My 53-year-old aunt died last month from cancer. She had cancer for 18 months, but not once did it ever occur to her, or her husband, that this was a terminal disease. The doctor’s kept assuring them that cancer is “chronic, and there’s no reason why, with current treatments, she won’t live a normal lifespan.”
So, for 18 months, they both concentrated on the hope of keeping her alive, rather than the reality that she was actually in the last year of her life.
She had no Advance Directive, never completed a Physician’s Order for Life Sustaining Treatment (POLST), didn’t have a will, and had not had a conversation with anyone at anytime about what she’d actually want for end of life care.
I wish she was an exception, but I can look at both my parents and many other loved ones and say the same thing…in my family, talking about death or end of life is so taboo that bringing up the subject at all is fraught with the consequences of verbal condemnation and an outright shunning for weeks, if not months. When my aunt was dying, my uncle forbade family members to mention death in front of her. And, regretfully now, we followed his wishes because if we didn’t….well, he wouldn’t allow us in his house, or to talk to her on the phone.
So, in the last hours of consciousness, my aunt had all sorts of business to take care of…all, while in a morphine induced state of euphoria which was interrupted by stabbing bouts of uncontrollable pain.
The most important part of the business was giving Power of Attorney for Finances over to her husband because they had held separate bank accounts throughout their 25 year marriage. The first notary, who was called to witness the signing, refused, due to my aunt’s diminished capacity. On the second notary, the nurses withheld the medications for an extra 15 minutes so that she’d be awake enough to sign the paperwork.
But, after hospital discharge and sent home on hospice to die….well, we never had a coherent moment, again.
So, no matter how many times I asked her for preferences, or what we should do after she dies…she’d look at me blankly, then closed her eyes to return to sleep.
What happened to her body, her care, her money, her possessions…well, that was no longer her concern. My aunt was dying and the rest of it was up to us…well, actually me, because my uncle had also crossed the threshold into total incompetency.
I had no idea what she wanted.

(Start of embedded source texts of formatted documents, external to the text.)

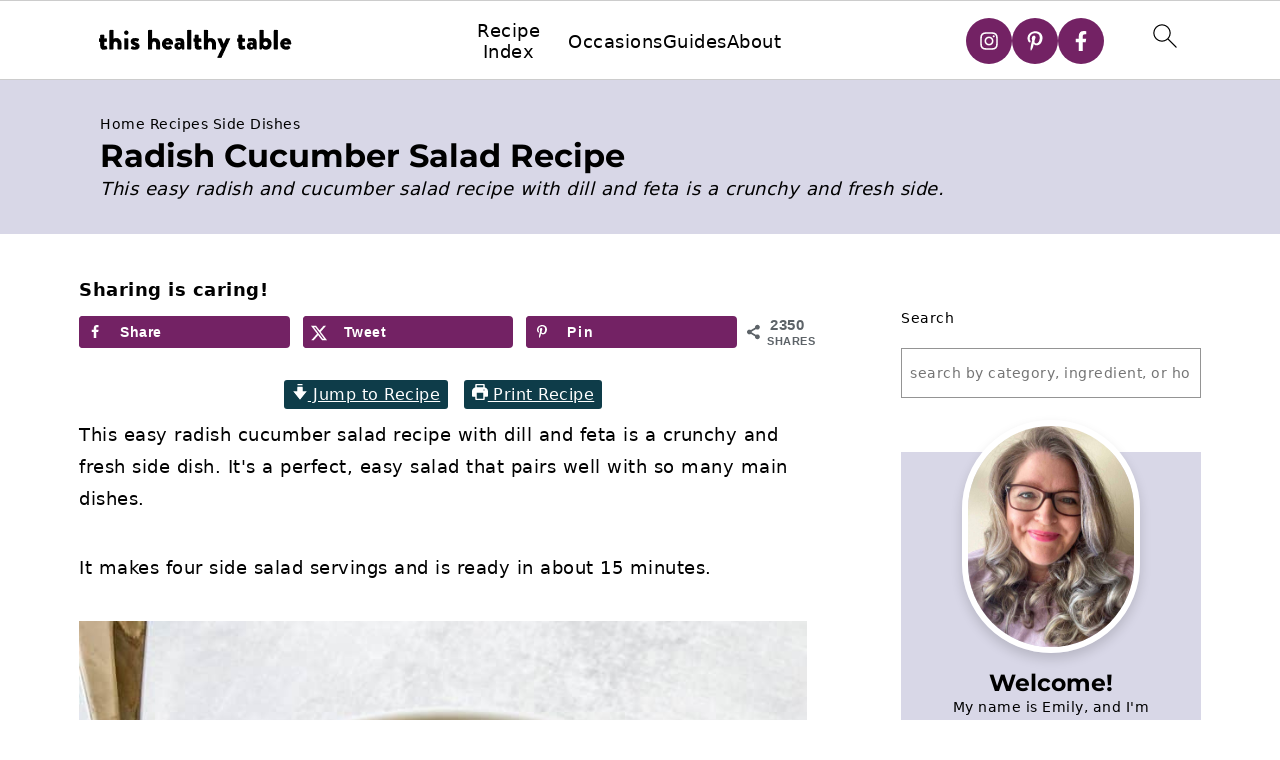

--- FILE ---
content_type: image/svg+xml
request_url: https://thishealthytable.com/wp-content/plugins/feast-plugin/assets/images/utensils-white.svg
body_size: 475
content:
<?xml version="1.0" encoding="UTF-8"?>
<svg id="Layer_1" data-name="Layer 1" xmlns="http://www.w3.org/2000/svg" viewBox="0 0 333 333">
  <defs>
    <style>
      .cls-1 {
        stroke-width: 0px;
      }
    </style>
  </defs>
  <path fill="#FFFFFF" class="cls-1" d="m175,83.38c7.34,38.04-6.72,69.02-38.68,86.11l4.95,133.43c.14,7.87-2.58,15.48-7.52,21.08-5.12,5.8-12.11,9-19.71,9h-19.73c-7.61,0-14.63-3.19-19.82-9.09-4.94-5.6-7.68-13.17-7.54-20.76l4.98-133.72c-32.32-17.43-46.08-47.54-38.82-85.33L48.64,8.31C49.79,2.67,55.37-.88,60.93.21c5.6,1.15,9.24,6.65,8.11,12.27l-15.5,75.64c-5.9,30.63,5.34,52.68,33.35,65.51l6.32,2.9-5.47,147.25c-.04,2.22.81,4.67,2.34,6.38,1.18,1.34,2.6,2.02,4.23,2.02h19.77c1.95,0,3.32-1.04,4.08-1.99,1.52-1.72,2.38-4.18,2.32-6.72l-5.49-146.99,6.43-2.85c27.66-12.35,39.13-35.25,33.15-66.21l-15.37-74.92c-1.14-5.63,2.48-11.14,8.11-12.29,5.57-1.08,11.14,2.46,12.3,8.1l15.39,75.07Zm-102.16,20.1l5.2-93.66c.33-5.72,5.59-10.09,10.98-9.81,5.75.31,10.14,5.22,9.81,10.97l-5.2,93.66c-.31,5.54-4.9,9.83-10.39,9.83-.2,0-.39-.58-.59-.58-5.72.26-10.15-4.68-9.82-10.4Zm41.62,1.16l-5.2-93.66c-.33-5.74,4.1-10.65,9.82-10.96,5.85-.27,10.67,4.08,10.41,9.8l5.2,93.66c.91,5.72-3.51,10.67-9.25,10.97-.18.01-.39.02-.57.02-5.46,0-10.08-4.29-10.41-9.83ZM301.78,25.04v278.04c0,16.52-12.16,29.92-27.04,29.92h-16.66c-6.96,0-13.53-2.86-18.58-8.19-5.73-5.96-8.82-14.41-8.47-23.16l5-103.41c-50.71-55.28-40.08-106.61-29-132.55C223.08,28.1,258.2,0,278.89,0c12.62,0,22.89,11.23,22.89,25.04Zm-20.81,0c0-2.78-1.56-4.23-2.08-4.23-8.72,0-38.05,18.59-52.71,53.05-11.34,26.54-15.67,67.77,27.99,113.3l3.09,3.23-5.43,112.26c-.1,2.99.89,5.94,2.7,7.82.75.78,1.97,1.72,3.54,1.72h16.66c2.93,0,6.24-3.71,6.24-9.11V25.04Z"/>
</svg>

A chaplain? Candles? Music? Family members? Silence? Windows open/closed?
Religion? Chanting? Comfort? No clue. So, we improvised. Trying everything for awhile, and then moving unto something else.
After death…do we cremate? Bury? Where? How? Religous? I simply had no idea.
Without an Advance Directive, everyone looked towards her husband to lead the way…except in this case, he was incompetent, unaware of anything but his own pain. At one point, he asked that we investigate passage to Germany in the hope that a liver transplant would give her a few more weeks of life.
Without a POLST, we didn’t know whether she even wanted Hospice, or comfort measures…or had any personal preferences about medical care.
Without a Will, we had no idea where her money was, how it was to be allocated, or whether there were beneficiaries, other than her husband, that she might’ve preferred.
Without a conversation about death, we had no idea about after death arrangements.
So, instead of a plan…well, we had chaos.
Planning ahead no longer mattered to my aunt, but I am willing to bet that she would’ve been mortified to see the chaos that ensued around every decision that was to be made. I’m sure, in her heart, she would’ve spared us all this pain if she’d known what a difference it would’ve made to have made a plan with clear directions on personal preferences in all aspects of medical care, treatments, dying, and after death…as well as her estate, finances and dispersal of personal possessions.
It’s been six weeks since she’s died, and there are family members who are no longer speaking to each other. She was cremated, and her ashes placed in a mortuary niche. Only after the cremation occurred did we receive a phone call from her mother begging that she be buried in New York. Cremation, it turns out, is against the Russian Orthodox faith…except my aunt had never practiced her religion and no one believed it would matter to her. But, what we believed…we didn’t know for sure.
And, my aunt refused to tell her mother, or her sisters, that she had cancer at all. So, in the telling, we had to face the pain of them knowing everything at once.
If I had a lesson to pass on to all of you, I’d ask that you make a plan. It may not matter to you at all in the final throes of the dying process, but I can assure you that it will make all the difference in the world to your family.
And, it’s not just about dying.
Remember, that 50% of us are targeted for some sort of dementia. So, dementia could take away our abilities to plan for ourselves, leaving that task to others.
So, do it now.
I’m 55 years old. I have a trust, a will, and an Advance Directive. My children know my wishes of how I’d like to live as I age, and we talk frequently about personal preferences in all aspects of our being.
And, if I’m dying…well, I want to know because I want to make sure that my life is going to be the best that it can be up until the end. I don’t want to end up stuck on a chemo drip IV in the last week of my life in the hope that this one will be the miracle that will turn everything around.